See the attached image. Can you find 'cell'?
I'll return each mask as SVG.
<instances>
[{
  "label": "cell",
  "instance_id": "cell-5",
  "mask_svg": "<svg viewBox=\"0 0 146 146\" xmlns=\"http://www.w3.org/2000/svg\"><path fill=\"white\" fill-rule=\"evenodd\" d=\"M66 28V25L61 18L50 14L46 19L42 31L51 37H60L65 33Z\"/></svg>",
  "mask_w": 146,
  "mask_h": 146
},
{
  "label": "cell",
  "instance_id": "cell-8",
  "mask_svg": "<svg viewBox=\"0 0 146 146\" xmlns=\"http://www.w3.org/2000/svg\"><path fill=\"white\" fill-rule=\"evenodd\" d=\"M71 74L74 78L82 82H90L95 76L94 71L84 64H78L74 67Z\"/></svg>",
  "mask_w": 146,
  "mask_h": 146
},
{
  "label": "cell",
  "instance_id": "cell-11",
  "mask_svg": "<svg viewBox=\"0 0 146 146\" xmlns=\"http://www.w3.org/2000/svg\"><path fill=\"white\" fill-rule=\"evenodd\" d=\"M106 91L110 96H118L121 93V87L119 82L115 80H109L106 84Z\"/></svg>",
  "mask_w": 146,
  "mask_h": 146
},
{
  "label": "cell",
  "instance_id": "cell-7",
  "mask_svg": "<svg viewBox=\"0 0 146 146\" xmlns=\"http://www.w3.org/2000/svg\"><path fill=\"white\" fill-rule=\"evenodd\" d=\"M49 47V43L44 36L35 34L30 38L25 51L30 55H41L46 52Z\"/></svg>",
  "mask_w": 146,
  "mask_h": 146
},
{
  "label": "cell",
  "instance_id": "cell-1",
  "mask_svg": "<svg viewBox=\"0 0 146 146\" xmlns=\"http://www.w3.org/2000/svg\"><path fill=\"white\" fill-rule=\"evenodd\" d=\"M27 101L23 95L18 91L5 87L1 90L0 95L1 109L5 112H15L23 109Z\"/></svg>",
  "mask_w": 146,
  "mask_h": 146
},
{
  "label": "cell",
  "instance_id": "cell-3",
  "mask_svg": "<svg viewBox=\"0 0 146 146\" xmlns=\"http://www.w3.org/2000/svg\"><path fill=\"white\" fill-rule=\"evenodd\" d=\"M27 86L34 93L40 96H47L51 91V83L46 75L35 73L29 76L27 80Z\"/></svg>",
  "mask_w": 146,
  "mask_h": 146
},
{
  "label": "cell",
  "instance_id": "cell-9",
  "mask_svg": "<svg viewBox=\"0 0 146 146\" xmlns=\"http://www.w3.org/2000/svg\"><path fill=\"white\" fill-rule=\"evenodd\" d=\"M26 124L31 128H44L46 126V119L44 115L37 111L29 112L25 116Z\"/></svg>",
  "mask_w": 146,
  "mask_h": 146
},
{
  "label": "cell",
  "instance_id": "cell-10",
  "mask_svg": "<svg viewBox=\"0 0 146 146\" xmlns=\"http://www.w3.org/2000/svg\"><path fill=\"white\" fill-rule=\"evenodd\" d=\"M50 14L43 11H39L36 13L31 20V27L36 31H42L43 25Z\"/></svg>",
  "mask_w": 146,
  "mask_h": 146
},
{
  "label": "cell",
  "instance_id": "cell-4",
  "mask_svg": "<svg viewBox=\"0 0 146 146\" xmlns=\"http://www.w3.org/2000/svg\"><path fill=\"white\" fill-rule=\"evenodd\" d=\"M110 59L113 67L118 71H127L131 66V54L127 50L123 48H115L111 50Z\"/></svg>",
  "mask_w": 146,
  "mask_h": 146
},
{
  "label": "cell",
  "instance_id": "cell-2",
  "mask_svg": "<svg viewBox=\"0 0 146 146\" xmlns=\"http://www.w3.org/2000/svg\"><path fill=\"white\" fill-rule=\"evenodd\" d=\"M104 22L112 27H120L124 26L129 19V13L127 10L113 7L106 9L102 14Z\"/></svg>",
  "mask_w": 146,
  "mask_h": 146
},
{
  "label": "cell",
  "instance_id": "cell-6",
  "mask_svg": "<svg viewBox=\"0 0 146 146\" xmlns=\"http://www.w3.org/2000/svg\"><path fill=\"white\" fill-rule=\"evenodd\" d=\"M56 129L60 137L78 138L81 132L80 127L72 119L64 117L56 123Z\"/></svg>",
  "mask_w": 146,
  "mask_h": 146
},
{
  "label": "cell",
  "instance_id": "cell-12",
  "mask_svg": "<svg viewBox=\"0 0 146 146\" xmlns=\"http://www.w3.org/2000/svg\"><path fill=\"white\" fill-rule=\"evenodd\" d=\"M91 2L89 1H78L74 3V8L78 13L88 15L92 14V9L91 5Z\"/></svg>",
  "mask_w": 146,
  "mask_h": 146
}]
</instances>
*****
Pick out every line in the records that contains the string "path", and list those lines.

#### EXPECTED ANSWER
  "mask_svg": "<svg viewBox=\"0 0 146 146\" xmlns=\"http://www.w3.org/2000/svg\"><path fill=\"white\" fill-rule=\"evenodd\" d=\"M66 28V25L61 18L50 14L46 19L42 31L51 37H60L65 33Z\"/></svg>",
  "mask_svg": "<svg viewBox=\"0 0 146 146\" xmlns=\"http://www.w3.org/2000/svg\"><path fill=\"white\" fill-rule=\"evenodd\" d=\"M71 74L74 78L82 82H90L95 76L94 71L84 64H78L74 67Z\"/></svg>",
  "mask_svg": "<svg viewBox=\"0 0 146 146\" xmlns=\"http://www.w3.org/2000/svg\"><path fill=\"white\" fill-rule=\"evenodd\" d=\"M106 91L110 96H118L121 93V87L119 82L115 80H109L106 84Z\"/></svg>",
  "mask_svg": "<svg viewBox=\"0 0 146 146\" xmlns=\"http://www.w3.org/2000/svg\"><path fill=\"white\" fill-rule=\"evenodd\" d=\"M49 47V43L44 36L35 34L30 38L25 51L30 55H41L46 52Z\"/></svg>",
  "mask_svg": "<svg viewBox=\"0 0 146 146\" xmlns=\"http://www.w3.org/2000/svg\"><path fill=\"white\" fill-rule=\"evenodd\" d=\"M27 101L23 95L18 91L5 87L1 90L0 95L1 109L5 112H15L23 109Z\"/></svg>",
  "mask_svg": "<svg viewBox=\"0 0 146 146\" xmlns=\"http://www.w3.org/2000/svg\"><path fill=\"white\" fill-rule=\"evenodd\" d=\"M27 86L34 93L40 96H47L51 91V83L46 75L35 73L29 76L27 80Z\"/></svg>",
  "mask_svg": "<svg viewBox=\"0 0 146 146\" xmlns=\"http://www.w3.org/2000/svg\"><path fill=\"white\" fill-rule=\"evenodd\" d=\"M26 124L31 128H44L46 126V119L44 115L37 111L29 112L25 116Z\"/></svg>",
  "mask_svg": "<svg viewBox=\"0 0 146 146\" xmlns=\"http://www.w3.org/2000/svg\"><path fill=\"white\" fill-rule=\"evenodd\" d=\"M50 14L43 11H39L36 13L31 20V27L36 31H42L43 25Z\"/></svg>",
  "mask_svg": "<svg viewBox=\"0 0 146 146\" xmlns=\"http://www.w3.org/2000/svg\"><path fill=\"white\" fill-rule=\"evenodd\" d=\"M110 59L113 67L118 71H127L131 66V54L127 50L123 48H115L111 50Z\"/></svg>",
  "mask_svg": "<svg viewBox=\"0 0 146 146\" xmlns=\"http://www.w3.org/2000/svg\"><path fill=\"white\" fill-rule=\"evenodd\" d=\"M104 22L112 27H120L124 26L129 19V13L127 10L113 7L106 9L102 14Z\"/></svg>",
  "mask_svg": "<svg viewBox=\"0 0 146 146\" xmlns=\"http://www.w3.org/2000/svg\"><path fill=\"white\" fill-rule=\"evenodd\" d=\"M56 129L60 137L78 138L81 132L80 127L72 119L64 117L56 123Z\"/></svg>",
  "mask_svg": "<svg viewBox=\"0 0 146 146\" xmlns=\"http://www.w3.org/2000/svg\"><path fill=\"white\" fill-rule=\"evenodd\" d=\"M91 2L89 1H78L74 3V8L78 13L88 15L92 14V9L91 5Z\"/></svg>",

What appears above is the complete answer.